Given instruction: Please identify each row below that contains the word "results" and copy every such row in full.

# Start of Material provided

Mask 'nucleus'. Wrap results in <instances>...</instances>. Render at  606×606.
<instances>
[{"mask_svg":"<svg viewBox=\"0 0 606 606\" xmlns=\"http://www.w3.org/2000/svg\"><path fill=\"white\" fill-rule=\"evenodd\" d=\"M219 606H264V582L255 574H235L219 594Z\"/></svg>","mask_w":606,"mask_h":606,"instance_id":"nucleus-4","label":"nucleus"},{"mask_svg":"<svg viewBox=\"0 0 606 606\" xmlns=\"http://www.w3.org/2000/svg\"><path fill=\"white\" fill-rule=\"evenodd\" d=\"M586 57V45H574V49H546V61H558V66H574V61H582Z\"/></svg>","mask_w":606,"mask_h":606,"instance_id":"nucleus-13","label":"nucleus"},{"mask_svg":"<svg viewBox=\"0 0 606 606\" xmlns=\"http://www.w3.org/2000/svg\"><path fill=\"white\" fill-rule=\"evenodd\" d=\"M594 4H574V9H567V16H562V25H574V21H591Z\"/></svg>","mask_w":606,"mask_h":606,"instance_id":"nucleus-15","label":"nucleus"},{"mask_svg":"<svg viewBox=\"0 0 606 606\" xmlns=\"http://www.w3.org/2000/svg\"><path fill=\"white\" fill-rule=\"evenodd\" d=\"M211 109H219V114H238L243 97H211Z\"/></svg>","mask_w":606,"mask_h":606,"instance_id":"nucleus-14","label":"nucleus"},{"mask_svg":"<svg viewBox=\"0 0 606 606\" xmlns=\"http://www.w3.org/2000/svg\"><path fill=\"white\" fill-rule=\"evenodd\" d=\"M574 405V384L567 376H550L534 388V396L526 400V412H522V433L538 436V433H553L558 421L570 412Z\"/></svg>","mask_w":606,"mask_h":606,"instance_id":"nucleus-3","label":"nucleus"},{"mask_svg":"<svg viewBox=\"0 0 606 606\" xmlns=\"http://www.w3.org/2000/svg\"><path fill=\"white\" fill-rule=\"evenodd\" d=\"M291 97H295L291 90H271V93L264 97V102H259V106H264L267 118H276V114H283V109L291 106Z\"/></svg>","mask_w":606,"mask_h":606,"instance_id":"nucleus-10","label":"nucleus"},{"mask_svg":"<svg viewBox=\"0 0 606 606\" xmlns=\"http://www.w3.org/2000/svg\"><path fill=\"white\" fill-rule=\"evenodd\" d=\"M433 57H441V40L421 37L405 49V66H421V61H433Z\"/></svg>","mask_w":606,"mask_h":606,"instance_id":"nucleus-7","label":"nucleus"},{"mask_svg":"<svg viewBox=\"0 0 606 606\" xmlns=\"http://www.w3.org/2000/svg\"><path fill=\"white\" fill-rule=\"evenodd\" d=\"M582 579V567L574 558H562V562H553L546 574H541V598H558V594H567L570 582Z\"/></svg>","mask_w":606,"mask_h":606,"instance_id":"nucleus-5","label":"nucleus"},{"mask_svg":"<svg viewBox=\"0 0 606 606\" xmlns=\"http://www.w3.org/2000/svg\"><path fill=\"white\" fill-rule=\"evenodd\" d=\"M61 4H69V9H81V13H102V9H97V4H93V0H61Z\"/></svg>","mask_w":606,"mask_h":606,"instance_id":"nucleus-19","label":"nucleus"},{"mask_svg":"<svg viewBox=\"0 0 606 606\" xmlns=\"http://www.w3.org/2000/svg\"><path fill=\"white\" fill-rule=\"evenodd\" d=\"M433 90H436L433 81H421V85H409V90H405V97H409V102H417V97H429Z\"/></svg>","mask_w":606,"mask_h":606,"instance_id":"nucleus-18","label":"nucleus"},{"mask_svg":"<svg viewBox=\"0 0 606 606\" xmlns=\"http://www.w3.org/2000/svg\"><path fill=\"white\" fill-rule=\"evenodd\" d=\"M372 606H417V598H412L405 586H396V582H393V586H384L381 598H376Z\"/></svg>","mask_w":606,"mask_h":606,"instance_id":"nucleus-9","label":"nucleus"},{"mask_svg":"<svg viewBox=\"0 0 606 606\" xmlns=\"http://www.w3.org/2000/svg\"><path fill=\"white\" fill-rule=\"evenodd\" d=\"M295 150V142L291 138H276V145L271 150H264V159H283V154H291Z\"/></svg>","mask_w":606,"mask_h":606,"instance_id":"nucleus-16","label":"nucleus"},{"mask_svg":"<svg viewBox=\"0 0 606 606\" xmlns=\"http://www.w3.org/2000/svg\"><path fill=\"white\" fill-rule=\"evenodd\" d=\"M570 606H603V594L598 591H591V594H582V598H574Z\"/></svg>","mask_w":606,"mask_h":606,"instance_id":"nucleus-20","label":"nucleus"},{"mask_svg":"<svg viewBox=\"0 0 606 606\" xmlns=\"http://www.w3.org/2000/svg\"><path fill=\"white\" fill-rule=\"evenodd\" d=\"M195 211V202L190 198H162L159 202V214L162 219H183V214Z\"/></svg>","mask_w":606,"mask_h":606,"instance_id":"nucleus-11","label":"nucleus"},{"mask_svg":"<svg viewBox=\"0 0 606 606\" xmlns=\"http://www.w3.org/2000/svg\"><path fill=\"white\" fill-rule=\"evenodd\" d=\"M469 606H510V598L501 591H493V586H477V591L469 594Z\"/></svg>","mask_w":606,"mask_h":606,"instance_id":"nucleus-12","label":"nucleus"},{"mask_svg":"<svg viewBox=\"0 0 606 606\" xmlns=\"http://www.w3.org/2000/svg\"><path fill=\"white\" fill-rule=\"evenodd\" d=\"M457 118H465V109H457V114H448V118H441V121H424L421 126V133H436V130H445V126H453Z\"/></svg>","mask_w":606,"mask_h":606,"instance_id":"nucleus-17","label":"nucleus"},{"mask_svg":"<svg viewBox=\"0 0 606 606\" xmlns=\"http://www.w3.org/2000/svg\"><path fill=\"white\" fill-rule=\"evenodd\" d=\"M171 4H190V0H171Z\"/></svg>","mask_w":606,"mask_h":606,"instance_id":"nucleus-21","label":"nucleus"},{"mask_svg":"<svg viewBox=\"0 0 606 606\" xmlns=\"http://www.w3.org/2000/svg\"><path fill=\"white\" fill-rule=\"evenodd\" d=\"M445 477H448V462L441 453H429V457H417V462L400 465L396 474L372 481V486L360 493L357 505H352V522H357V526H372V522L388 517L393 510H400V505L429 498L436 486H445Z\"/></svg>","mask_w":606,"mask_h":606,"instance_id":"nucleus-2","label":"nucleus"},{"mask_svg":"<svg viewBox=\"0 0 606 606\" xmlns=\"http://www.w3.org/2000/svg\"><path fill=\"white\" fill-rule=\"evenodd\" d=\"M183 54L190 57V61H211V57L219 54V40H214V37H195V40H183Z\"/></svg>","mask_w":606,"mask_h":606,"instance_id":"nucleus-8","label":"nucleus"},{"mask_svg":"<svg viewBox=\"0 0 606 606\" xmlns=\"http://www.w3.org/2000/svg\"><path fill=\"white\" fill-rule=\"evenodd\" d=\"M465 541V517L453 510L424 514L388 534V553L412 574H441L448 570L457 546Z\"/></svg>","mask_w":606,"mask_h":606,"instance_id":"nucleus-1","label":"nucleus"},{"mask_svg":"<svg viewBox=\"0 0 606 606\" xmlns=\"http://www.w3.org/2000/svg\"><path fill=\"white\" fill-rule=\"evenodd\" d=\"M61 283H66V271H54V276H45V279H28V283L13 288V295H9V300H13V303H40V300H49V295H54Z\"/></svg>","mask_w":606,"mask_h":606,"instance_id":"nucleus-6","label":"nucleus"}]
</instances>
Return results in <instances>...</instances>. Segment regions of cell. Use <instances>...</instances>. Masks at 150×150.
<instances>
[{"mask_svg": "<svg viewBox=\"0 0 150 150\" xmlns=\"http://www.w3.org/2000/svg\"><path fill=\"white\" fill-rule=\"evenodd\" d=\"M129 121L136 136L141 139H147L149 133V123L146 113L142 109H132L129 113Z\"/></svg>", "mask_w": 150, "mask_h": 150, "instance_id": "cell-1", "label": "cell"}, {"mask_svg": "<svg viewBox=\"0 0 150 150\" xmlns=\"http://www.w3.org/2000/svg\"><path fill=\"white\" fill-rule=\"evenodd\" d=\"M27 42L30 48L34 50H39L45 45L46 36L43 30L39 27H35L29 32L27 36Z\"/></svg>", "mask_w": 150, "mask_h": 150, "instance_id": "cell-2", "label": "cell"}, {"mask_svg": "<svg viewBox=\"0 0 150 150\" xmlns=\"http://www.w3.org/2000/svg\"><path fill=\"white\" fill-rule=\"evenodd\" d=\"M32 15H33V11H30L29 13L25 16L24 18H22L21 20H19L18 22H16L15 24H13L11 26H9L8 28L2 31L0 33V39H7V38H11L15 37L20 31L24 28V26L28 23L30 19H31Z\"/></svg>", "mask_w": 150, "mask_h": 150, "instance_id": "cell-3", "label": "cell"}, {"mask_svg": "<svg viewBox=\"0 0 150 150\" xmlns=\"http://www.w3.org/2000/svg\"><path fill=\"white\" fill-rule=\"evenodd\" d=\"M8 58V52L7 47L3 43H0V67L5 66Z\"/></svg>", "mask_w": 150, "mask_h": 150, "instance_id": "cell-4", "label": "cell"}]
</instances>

# End of Material provided

Answer for the task:
Mask 'nucleus'. Wrap results in <instances>...</instances>. Render at  606×606.
Return results in <instances>...</instances>. Segment regions of cell. Use <instances>...</instances>. Masks at 150×150.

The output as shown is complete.